Now that the Russian Federation no longer had access to the shipyards in Ukraine, maintaining this fleet was far from attractive. Not only was the general chaos of the dissolution of the Soviet defense network a major obstacle to maintaining a massive vessel, but they were rapidly becoming obsolete as well. The Kiev, Minsk, and Novorossiysk were all sold off in short order, but the Admiral Gorshkov remained until the historic deal was made with India. It wasn’t long before trying to set its sights on an even bigger prize: the Varyag.

The Birth Of China’s Carrier Aviation

China's third aircraft carrier, the CNS Fujian, is towed out of its dry dock at China State Shipbuilding Corp's Jiangnan Shipyard Group in Shanghai Credit: PLA MOD

Now known as the Liaoning, the Varyag was purchased from Ukraine on the condition that it would be converted into a casino for entertainment rather than a warship, unlike the other two Russian carriers. In 1998, Ukraine auctioned off the empty hull for a meager $20 million to a party-connected businessman from Macau. The massive 67,000-ton hull was 68% complete when the USSR collapsed, and Ukraine stopped all work on it.

The Chinese military was keen on acquiring the Varyag in the chaos of the Soviet Union’s dissolution, but faced a new number of seemingly insurmountable obstacles. To bypass arms embargoes and pressure from Western geopolitical juggernauts like the United States, the Chinese military recruited Xu Zengping, a Hong Kong-based businessman and former PLA basketball player. After setting up a company in Macau, the National Interest writes that Xu brought suitcases of US dollar bills and gallons of Chinese liquor to drinking sessions to win over Ukrainian shipyard officials.

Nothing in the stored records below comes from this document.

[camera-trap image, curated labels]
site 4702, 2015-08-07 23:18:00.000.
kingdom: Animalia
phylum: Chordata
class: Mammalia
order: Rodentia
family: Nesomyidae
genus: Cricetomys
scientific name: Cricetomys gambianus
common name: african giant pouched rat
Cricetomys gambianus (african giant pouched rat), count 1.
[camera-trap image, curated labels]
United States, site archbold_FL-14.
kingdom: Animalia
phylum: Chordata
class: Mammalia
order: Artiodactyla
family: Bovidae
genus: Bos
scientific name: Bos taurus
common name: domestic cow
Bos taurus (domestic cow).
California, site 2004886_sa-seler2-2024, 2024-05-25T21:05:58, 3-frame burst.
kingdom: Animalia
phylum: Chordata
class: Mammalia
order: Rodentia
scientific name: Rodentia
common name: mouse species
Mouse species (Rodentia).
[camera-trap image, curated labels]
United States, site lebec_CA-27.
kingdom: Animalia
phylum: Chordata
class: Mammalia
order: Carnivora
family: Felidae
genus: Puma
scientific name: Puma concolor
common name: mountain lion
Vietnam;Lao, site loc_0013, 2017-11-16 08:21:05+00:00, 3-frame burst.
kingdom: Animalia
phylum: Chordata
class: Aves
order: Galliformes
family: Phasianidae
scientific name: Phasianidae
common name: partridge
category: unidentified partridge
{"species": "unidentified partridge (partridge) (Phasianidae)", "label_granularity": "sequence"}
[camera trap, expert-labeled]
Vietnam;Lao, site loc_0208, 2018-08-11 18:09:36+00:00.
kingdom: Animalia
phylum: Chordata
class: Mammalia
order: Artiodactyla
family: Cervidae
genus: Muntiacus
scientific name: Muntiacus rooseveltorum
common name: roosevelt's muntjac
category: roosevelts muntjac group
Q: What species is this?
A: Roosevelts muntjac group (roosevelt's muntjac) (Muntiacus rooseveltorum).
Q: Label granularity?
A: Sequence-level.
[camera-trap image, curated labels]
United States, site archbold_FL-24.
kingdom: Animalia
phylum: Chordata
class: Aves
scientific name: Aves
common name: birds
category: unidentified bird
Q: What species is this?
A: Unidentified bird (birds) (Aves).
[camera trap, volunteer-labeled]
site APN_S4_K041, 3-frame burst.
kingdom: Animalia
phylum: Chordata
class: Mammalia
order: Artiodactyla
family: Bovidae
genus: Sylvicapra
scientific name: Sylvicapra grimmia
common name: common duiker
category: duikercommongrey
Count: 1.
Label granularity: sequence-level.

The ploy paid off when Xu officially won the auction, buying the massive warship for a meager $20 million. Crucially, while Western intelligence assumed the ship had been stripped of its propulsion, Ukrainian officials left the heavy, militarily sensitive ship engines completely intact inside the hull. Thus, the PLA Navy found the foundational archetype on which to build its blue water fleet of aircraft carriers that now cruise the high seas.

The Long Road To Take Off

China's Liaoning aircraft carrier formation heads to Western Pacific for training, 2025 Credit: PLA MOD

Xu officially won the auction for the Varyag, but it wouldn’t be that easy to get it back to China. The colossal aircraft carrier spent 16 months trapped in the Black Sea as diplomatic machinations unfolded to grant passage through the Bosphorus Strait controlled by Turkey. The PRC ultimately had to make concessions that included a $1 billion package, state-sponsored tourism deals, and military technology transfers to the Turkish Army.

In late 2001, the strait was closed to all other maritime traffic as a fleet of tugboats and pilot ships guided the colossal rudderless aircraft carrier through the strait. Because of its crippled condition, the Varyag was also denied passage through the Suez Canal and instead had to make a painful 15,200-nautical-mile journey around Africa, passing the Cape of Good Hope. It would not arrive at the Dalian Naval Shipyard and moor at a dock in Chinese waters until 2002.

The ship was never delivered to Macau and instead spent a decade in the care of the Dalian Shipbuilding Company, which performed a top-to-bottom overhaul of the entire vessel. The Kiev, Minsk, and especially the Varyag granted China the insight it needed to leapfrog from zero carrier experience to the flat-top Type 003 Fujian with its magnetic catapults and arrested landing wires. Today, Dalian Shipyard is building the Type 004.

Naval analysts and satellite imagery strongly indicate that the fourth carrier is nuclear-powered. The ship is projected to be a true 100,000-ton supercarrier, matching the footprint of the American Nimitz and Ford classes. With four active carriers, China will transition from a defensive flotilla to an offensive power-projection armada. Tourists to Binhai who visit the Kiev can enjoy a fun, perhaps quirky, experience that opens a window into the origin of this incredible transformation in Naval power.